EAST GREENWICH- At the last East Greenwich School Board meeting, it was announced by Superintendent Alexis Meyer that they had a total of three positive COVID-19 tests out of the 1108 students tested through the BiNax Now Asymptomatic Testing.

That’s why it was such a shock to the district when nine students in one grade tested positive at the same time last week. The positive tests came from Meadowbrook Elementary School. 

“The positives were a result of our ongoing asymptomatic Binax testing,” Meyer wrote in a memo to students, parents and staff at the school. “While perhaps surprising, this is precisely why mitigation strategies such as asymptomatic testing are crucial in our ongoing work to diligently protect our school community,” she went on to say. 

When the district became aware of the positive tests administrators knew they had critical decisions to make. With February break scheduled to begin the next week, the administration came to the conclusion to go with no in-person learning last Thursday and Friday. 

“EGSD administration has been in contact with our partners: the RIDE Education Operations Center (EDOC), the Department of Health, our school department consulting physician, and other medical professionals,” the memo stated. “Collective thinking has led to the decision to temporarily close the building to in-person learning. This will allow the District and our partner agencies to fully investigate and contact trace. Thankfully, we have a well-coordinated multi-agency team to responsibly guide our process,” it went on to say. 

According to the memo from Meyer, early contact tracing took place after the district became aware of the positive cases. The contact tracing impacted at least 36 additional students on seven different buses and/or siblings in 10 additional classrooms. Fifty additional students were tested from four other classrooms, all with negative results. Twenty-three staff were also tested, all with negative results. 

In her memo Meyer explained that they will continue to make communication a priority when it comes to the pandemic. 

“We will maintain transparency via ongoing communication should any additional cases be identified,”Meyer stated in the memo.

Meyer also explained in the memo that the Rhode Island Department of Health recommends close contacts of people with COVID-19 get tested (with an antigen or PCR test) on the fifth  day of quarantine or later. 

“This will assist in detecting asymptomatic infection and isolating quickly to prevent further spread,” Meyer stated. 

With the pandemic closing in on one year, and ‘COVID fatigue’ becoming more and more of a reality, Meyer said that she appreciates everyone’s understanding. 

“As the superintendent of schools and an East Greenwich resident, I care deeply about the well being of our students, families, and staff,” Meyer wrote in the memo. “Your understanding and support are appreciated as we continue to responsibly navigate this situation.”

In addition to schools being closed for in person learning due to the positive COVID-19 cases, report cards and progress notes distribution were delayed until Monday, Feb.22. They were originally supposed to be sent out on Friday, Feb. 12. 

The recent outbreak of COVID-19 wasn’t the first major outbreak involving a public entity, in the town of East Greenwich. 

 In November the East Greenwich Fire Department had half of its firefighters on the bench causing the department to seek help from neighboring towns. 

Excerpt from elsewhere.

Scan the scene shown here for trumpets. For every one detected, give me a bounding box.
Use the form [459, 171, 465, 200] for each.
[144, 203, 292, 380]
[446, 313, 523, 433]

Since then, a majority of the professional town staff has been able to get vaccinated as part of the regional vaccination program  hosted in East Greenwich. Essentially since there is a large amount of people needed to work at the  vaccination site, town staff decided to get as much of its staff as possible to work at the sites, which in return allowed them to become vaccinated. Not only did it allow the town to have more confidence in preventing services from being interrupted, it has allowed them to make sure the vaccination distribution site can run smoothly. 

For teachers, and school staff, when they will be vaccinated is still up in the air. 

At the time of publication Meyer said that the district’s plan to continue school in person after the February break ends is still in place. She also noted that at this time she hasn’t been informed of any new positive cases.